■ Task: Exactly the lines from the one containing "At what distance from the viewer" through the final line of the listing are to be retyped, and nothing more.

■ Extracted information:
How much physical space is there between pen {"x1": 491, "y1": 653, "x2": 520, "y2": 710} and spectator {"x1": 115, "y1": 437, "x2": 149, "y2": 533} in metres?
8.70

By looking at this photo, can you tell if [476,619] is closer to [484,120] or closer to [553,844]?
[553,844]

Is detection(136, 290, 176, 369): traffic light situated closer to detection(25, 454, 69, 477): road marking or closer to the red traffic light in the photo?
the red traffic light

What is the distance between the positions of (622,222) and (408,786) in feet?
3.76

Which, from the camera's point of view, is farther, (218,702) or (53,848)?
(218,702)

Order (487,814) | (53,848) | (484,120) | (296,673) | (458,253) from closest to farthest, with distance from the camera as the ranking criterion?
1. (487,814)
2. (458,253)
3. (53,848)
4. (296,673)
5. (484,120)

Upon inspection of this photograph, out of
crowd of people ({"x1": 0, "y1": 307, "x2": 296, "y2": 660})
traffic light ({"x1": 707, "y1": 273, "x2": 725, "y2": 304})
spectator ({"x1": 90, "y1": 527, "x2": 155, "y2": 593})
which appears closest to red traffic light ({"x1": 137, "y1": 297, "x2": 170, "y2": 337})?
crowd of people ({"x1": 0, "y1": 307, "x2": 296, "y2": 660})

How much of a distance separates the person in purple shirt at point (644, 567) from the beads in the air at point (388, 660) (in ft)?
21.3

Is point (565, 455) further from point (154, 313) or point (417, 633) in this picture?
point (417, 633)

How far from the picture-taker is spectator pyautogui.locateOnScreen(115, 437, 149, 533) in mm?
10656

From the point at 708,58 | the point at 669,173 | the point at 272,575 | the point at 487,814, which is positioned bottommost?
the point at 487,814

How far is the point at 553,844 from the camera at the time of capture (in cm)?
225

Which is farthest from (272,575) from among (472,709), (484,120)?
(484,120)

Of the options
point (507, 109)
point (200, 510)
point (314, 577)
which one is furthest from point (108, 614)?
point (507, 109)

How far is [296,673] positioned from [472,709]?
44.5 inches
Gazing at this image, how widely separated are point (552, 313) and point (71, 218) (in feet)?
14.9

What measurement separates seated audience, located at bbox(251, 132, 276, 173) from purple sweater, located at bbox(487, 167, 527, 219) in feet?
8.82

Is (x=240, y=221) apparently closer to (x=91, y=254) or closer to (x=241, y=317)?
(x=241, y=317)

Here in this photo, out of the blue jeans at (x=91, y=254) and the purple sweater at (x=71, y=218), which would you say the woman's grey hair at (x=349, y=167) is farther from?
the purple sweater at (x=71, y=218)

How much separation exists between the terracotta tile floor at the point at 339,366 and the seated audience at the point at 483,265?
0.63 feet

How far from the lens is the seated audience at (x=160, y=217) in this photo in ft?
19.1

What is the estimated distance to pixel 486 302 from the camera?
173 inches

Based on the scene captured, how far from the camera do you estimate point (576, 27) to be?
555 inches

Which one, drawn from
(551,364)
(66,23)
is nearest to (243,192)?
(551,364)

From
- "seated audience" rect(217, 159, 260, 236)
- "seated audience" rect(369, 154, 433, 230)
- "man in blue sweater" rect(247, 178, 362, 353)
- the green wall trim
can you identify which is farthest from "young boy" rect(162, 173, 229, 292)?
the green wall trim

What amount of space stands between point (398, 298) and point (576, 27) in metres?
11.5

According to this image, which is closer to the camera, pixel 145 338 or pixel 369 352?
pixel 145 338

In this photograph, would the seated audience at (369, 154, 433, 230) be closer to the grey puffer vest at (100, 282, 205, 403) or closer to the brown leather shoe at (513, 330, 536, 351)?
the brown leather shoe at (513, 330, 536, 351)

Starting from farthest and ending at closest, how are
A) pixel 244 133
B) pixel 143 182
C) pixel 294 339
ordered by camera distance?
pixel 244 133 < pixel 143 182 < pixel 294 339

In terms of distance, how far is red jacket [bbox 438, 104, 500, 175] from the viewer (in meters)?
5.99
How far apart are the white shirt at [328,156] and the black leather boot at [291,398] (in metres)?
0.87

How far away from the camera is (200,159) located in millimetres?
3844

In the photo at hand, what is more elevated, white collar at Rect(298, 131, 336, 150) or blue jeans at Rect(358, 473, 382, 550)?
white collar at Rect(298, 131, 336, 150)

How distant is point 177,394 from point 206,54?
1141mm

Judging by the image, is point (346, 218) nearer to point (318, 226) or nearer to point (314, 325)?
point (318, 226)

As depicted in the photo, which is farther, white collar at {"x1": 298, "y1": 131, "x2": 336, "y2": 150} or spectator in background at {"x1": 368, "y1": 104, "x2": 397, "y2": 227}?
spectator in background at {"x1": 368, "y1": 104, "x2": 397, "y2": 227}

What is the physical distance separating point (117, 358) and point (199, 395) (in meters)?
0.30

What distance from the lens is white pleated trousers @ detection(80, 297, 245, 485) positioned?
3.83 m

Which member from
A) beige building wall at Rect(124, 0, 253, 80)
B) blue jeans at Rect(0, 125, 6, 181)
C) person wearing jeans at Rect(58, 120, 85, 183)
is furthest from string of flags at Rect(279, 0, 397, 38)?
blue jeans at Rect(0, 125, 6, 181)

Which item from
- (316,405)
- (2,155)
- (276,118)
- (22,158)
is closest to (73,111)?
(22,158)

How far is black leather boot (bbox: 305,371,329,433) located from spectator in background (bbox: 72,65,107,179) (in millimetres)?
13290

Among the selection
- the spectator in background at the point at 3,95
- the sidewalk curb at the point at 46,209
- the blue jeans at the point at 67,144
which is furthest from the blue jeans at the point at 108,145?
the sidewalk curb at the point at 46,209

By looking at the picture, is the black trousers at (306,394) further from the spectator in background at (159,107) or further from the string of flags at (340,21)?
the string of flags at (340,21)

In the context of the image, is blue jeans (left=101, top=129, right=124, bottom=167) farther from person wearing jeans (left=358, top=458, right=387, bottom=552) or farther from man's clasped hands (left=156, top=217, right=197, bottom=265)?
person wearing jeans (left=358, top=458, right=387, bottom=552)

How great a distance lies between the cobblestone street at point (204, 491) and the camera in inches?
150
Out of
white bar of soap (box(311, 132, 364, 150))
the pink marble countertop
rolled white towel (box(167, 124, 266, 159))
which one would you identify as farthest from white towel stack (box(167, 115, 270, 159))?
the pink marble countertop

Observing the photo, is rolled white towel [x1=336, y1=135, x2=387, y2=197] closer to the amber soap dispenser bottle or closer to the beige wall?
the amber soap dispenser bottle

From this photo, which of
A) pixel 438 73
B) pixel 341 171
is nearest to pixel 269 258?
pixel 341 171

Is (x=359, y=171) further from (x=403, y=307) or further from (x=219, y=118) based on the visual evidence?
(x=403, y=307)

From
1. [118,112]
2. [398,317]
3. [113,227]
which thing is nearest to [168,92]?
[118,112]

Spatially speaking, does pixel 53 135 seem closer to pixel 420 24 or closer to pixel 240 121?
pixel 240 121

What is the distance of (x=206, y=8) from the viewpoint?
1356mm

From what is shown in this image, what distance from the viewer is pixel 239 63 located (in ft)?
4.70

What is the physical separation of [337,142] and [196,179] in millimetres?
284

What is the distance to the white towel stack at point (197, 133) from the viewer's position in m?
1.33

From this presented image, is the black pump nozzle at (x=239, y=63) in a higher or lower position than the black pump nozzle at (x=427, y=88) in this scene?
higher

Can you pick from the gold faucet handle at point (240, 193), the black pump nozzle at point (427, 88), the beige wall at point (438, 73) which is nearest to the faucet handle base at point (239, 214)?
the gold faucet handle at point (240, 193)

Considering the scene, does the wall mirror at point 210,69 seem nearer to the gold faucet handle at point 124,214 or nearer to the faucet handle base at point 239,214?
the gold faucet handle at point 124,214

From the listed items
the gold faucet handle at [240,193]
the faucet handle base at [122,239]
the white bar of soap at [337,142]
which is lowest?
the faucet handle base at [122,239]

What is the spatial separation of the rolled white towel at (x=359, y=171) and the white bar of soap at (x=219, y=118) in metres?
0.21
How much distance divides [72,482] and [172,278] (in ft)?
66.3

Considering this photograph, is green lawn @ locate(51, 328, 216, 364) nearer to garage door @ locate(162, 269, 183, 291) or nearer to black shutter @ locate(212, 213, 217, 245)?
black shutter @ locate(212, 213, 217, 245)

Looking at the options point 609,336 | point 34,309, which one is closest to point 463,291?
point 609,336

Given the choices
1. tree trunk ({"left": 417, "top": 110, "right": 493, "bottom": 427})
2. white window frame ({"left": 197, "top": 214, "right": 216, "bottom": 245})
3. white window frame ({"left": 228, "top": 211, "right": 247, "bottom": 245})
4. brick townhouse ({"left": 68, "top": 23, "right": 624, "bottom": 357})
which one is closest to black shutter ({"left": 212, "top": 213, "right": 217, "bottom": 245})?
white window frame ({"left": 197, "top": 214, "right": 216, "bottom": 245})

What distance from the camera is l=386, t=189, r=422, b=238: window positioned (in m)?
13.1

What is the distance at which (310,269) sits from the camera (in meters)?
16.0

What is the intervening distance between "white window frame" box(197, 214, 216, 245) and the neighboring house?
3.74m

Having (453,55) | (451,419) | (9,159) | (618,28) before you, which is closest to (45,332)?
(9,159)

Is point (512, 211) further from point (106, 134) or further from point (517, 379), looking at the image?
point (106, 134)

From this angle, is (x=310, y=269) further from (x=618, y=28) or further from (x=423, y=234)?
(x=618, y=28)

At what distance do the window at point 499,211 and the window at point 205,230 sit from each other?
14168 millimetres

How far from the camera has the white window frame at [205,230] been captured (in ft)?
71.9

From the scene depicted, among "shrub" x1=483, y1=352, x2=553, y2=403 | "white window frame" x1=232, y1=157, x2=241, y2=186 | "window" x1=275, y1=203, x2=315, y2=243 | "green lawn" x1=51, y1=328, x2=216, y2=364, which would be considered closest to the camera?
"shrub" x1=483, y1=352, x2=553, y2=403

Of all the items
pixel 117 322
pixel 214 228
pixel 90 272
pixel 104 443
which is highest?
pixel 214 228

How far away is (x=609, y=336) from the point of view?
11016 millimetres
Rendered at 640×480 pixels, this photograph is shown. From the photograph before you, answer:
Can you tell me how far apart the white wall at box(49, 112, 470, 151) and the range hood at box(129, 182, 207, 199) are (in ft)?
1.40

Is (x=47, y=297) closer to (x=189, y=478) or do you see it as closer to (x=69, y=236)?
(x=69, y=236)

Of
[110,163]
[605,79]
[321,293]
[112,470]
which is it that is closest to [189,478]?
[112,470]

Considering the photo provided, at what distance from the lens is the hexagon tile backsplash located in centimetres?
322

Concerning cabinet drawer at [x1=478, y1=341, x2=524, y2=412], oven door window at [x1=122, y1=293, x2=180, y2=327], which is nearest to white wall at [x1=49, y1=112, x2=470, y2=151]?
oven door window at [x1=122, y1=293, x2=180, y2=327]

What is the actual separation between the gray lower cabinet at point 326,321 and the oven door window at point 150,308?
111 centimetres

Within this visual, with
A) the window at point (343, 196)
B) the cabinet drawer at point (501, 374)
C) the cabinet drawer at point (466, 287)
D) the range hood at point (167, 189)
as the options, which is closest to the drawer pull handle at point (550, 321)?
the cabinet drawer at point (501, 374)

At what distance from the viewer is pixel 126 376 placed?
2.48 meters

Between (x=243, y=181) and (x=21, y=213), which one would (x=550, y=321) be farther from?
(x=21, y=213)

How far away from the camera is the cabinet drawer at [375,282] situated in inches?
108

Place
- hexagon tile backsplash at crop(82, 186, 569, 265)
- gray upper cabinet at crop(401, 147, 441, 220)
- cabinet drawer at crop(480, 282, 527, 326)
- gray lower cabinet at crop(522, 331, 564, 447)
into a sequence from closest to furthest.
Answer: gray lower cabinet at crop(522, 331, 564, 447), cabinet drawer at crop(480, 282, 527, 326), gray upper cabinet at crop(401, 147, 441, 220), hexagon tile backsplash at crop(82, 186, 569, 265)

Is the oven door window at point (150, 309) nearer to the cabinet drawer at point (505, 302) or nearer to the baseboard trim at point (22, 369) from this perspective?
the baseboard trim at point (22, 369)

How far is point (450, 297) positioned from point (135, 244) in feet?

■ Answer:
At what distance from the viewer is pixel 126 376 placed?
2.48 meters

Between (x=243, y=181) and (x=21, y=213), which one would (x=550, y=321) be farther from?
(x=21, y=213)

How far away from the camera is the cabinet drawer at [375,282] situated in inches?
108

Place
- hexagon tile backsplash at crop(82, 186, 569, 265)
- gray upper cabinet at crop(401, 147, 441, 220)
- cabinet drawer at crop(480, 282, 527, 326)
- gray lower cabinet at crop(522, 331, 564, 447)
into a sequence from closest to furthest.
Answer: gray lower cabinet at crop(522, 331, 564, 447), cabinet drawer at crop(480, 282, 527, 326), gray upper cabinet at crop(401, 147, 441, 220), hexagon tile backsplash at crop(82, 186, 569, 265)

Is the oven door window at point (150, 309) nearer to the cabinet drawer at point (505, 302) or nearer to the baseboard trim at point (22, 369) from this perspective?
the baseboard trim at point (22, 369)

How far is point (450, 297) positioned from point (135, 244) in feet?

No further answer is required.